Plans for Ms Bernadette Sands-McKevitt, vice-chair of the 32County Sovereignty Movement, to visit the US next month are being reconsidered after the Omagh bombing, according to a New York lawyer who helped arrange her last trip. Mr Martin Galvin said he did not know whether her visa application for a visit in late September had been withdrawn or was still going forward. The visit was to express objections to the Belfast Agreement.
He told The Irish Times he had spoken to her since the bombing but they had not discussed plans for her US visit.
He said that contrary to some reports, she and her husband had not fled their home in Dundalk but the children had been sent away for safety.
It would be regrettable if Ms Sands-McKevitt were to be denied a US visa as this would be "a policy of censorship by visa denial which would be wrong", Mr Galvin said.
The US needed to know all viewpoints including those of Ms Sands-McKevitt and those who say that the Belfast Agreement "is not a step forward but will delay the resolution of the Irish conflict by allowing the British to continue to deny Irish national sovereignty".
Mr Galvin said the 32-County Sovereignty Movement was "totally separate" from the military organisation or `Real IRA' in the same way Sinn Fein was separate from the Provisional IRA.
He would not comment on a statement of Congressman Peter King this week that "the `Real IRA' and the 32-County Sovereignty Committee have no support among Irish-Americans. We know them for what they are - vicious murderers who are attempting to destroy the Good Friday Agreement and the cause of peace and justice in Ireland."
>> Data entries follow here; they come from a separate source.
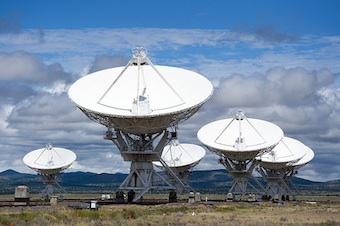 A number of radio telescopes, positioned close together pointed at a cloudy sky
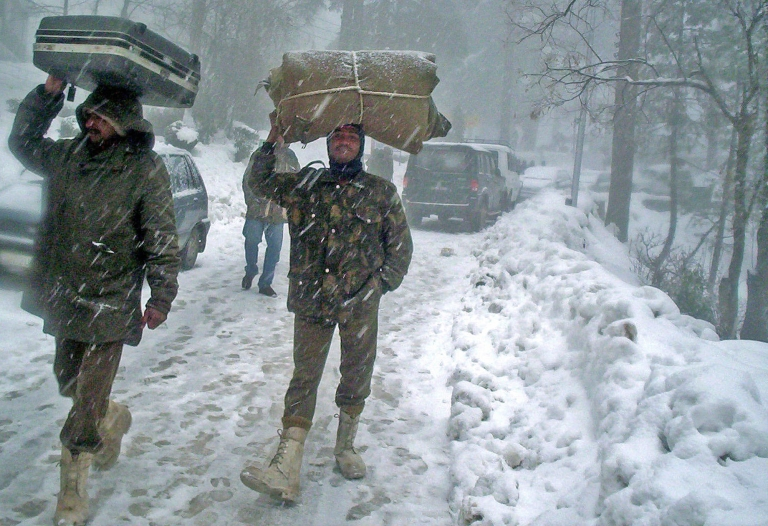 <p>Indian soldiers carry their luggage on their heads as they walk through a snowstorm on the Jammu to Srinagar Highway at Patnitop, some 110kms north of Jammu. 04 January 2006.</p>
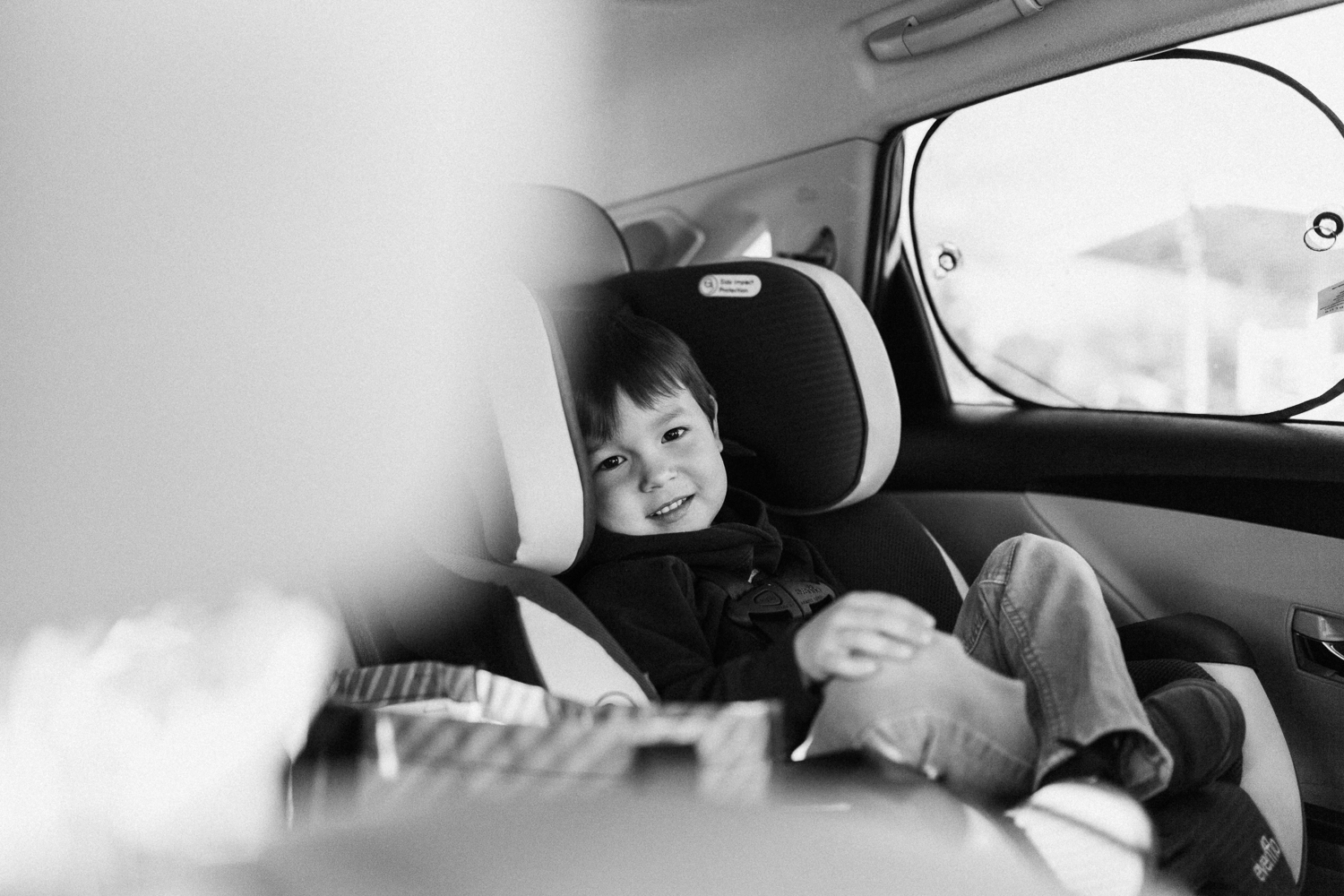 black and white lifestyle image of boy in carseat san diego california
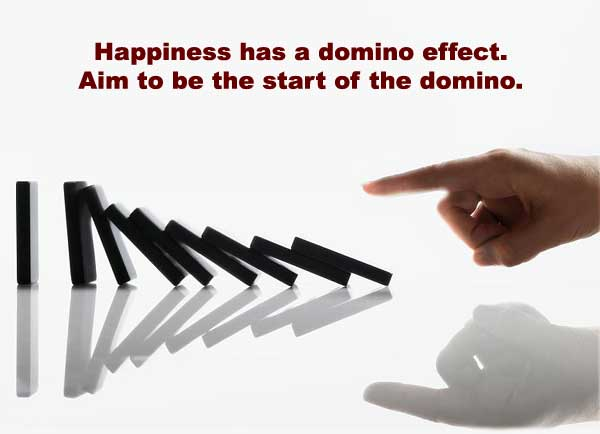 Man pushing the first domino to create the domino effect.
Mr Galvin, a former director of publicity for Noraid, was "deeply saddened and stunned to learn of the Omagh tragedy".
He understood there were "a number of warnings which were intended to ensure that no civilians were injured and that no civilians would be at risk, but that does not absolve anyone of responsibility in the context of what happened".
He asked people "to look at the context of the whole situation of British rule in Ireland". He said that "British rule and the denial of Irish national sovereignty had caused conflict in Ireland so often and will do so again".
Asked about his plans for fund-raising for dissident republican prisoners not covered by the Belfast Agreement, Mr Galvin said that a new newspaper had been started but "we are now looking at the whole situation".